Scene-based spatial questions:
* * *

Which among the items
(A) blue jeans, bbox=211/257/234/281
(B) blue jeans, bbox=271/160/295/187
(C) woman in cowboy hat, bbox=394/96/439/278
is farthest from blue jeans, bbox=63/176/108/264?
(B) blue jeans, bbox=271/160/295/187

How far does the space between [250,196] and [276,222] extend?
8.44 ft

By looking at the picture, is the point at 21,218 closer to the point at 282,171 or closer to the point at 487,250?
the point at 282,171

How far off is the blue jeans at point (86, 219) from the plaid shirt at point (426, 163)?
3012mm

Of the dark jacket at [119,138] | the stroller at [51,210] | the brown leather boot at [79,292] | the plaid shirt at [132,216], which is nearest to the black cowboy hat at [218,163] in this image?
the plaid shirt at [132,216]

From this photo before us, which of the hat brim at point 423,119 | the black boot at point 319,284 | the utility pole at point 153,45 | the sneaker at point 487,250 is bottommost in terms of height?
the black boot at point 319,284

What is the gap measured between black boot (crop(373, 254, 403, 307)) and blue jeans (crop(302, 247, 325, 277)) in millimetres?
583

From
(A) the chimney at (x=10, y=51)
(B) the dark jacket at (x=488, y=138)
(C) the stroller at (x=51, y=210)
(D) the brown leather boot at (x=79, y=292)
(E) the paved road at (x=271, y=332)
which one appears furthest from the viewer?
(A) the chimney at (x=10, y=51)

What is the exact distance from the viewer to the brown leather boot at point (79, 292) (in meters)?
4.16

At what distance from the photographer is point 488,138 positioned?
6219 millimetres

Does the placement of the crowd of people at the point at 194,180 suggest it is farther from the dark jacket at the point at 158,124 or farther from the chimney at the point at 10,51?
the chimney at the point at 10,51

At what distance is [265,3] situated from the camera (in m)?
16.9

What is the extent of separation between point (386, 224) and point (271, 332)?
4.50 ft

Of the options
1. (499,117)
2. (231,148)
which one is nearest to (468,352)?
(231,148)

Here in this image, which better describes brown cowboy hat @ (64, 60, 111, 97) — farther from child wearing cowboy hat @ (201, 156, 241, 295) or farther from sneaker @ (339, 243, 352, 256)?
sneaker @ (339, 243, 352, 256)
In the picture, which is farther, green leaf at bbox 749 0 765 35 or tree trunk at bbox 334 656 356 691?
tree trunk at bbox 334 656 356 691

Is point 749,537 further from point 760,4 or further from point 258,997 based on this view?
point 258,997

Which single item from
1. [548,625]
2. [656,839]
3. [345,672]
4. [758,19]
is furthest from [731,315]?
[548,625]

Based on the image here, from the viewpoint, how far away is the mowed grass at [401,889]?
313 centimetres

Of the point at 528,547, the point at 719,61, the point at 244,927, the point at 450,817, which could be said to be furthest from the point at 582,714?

* * *

STATED PROBLEM:
Please reproduce all of the data above, word for word.

COMPLETED EXERCISE:
Which among the items
(A) blue jeans, bbox=211/257/234/281
(B) blue jeans, bbox=271/160/295/187
(C) woman in cowboy hat, bbox=394/96/439/278
is farthest from blue jeans, bbox=63/176/108/264?
(B) blue jeans, bbox=271/160/295/187

How far does the space between [250,196] and [276,222] extend?
8.44 ft

By looking at the picture, is the point at 21,218 closer to the point at 282,171 or closer to the point at 487,250?
the point at 282,171

How far off is the blue jeans at point (86, 219) from the plaid shirt at point (426, 163)?
3012mm

Of the dark jacket at [119,138] | the stroller at [51,210] | the brown leather boot at [79,292] | the plaid shirt at [132,216], which is nearest to the black cowboy hat at [218,163] in this image?
the plaid shirt at [132,216]

From this photo before us, which of the hat brim at point 423,119 | the black boot at point 319,284 | the utility pole at point 153,45 | the sneaker at point 487,250 is bottommost in terms of height?
the black boot at point 319,284

What is the gap measured between black boot (crop(373, 254, 403, 307)) and blue jeans (crop(302, 247, 325, 277)) in millimetres?
583

From
(A) the chimney at (x=10, y=51)
(B) the dark jacket at (x=488, y=138)
(C) the stroller at (x=51, y=210)
(D) the brown leather boot at (x=79, y=292)
(E) the paved road at (x=271, y=332)
which one appears furthest from the viewer?
(A) the chimney at (x=10, y=51)

What is the exact distance from the viewer to the brown leather boot at point (79, 292) (in meters)?
4.16

At what distance from the photographer is point 488,138 positioned?
6219 millimetres

Does the placement of the crowd of people at the point at 194,180 suggest it is farther from the dark jacket at the point at 158,124 or farther from the chimney at the point at 10,51?
the chimney at the point at 10,51

At what distance is [265,3] situated from the camera (in m)?
16.9

What is the extent of separation between point (386, 224) and point (271, 332)?
4.50 ft

Of the options
1. (499,117)
2. (231,148)
which one is nearest to (468,352)?
(231,148)

Here in this image, which better describes brown cowboy hat @ (64, 60, 111, 97) — farther from child wearing cowboy hat @ (201, 156, 241, 295) or farther from sneaker @ (339, 243, 352, 256)?
sneaker @ (339, 243, 352, 256)
In the picture, which is farther, green leaf at bbox 749 0 765 35 or tree trunk at bbox 334 656 356 691?
tree trunk at bbox 334 656 356 691

Is point 749,537 further from point 760,4 or further from point 258,997 based on this view?
point 258,997

Which single item from
1. [548,625]
2. [656,839]
3. [345,672]
4. [758,19]
is furthest from [731,315]?
[548,625]

Based on the image here, from the viewpoint, how far away is the mowed grass at [401,889]?
313 centimetres

Of the point at 528,547, the point at 719,61, the point at 244,927, the point at 450,817, which could be said to be furthest from the point at 582,714?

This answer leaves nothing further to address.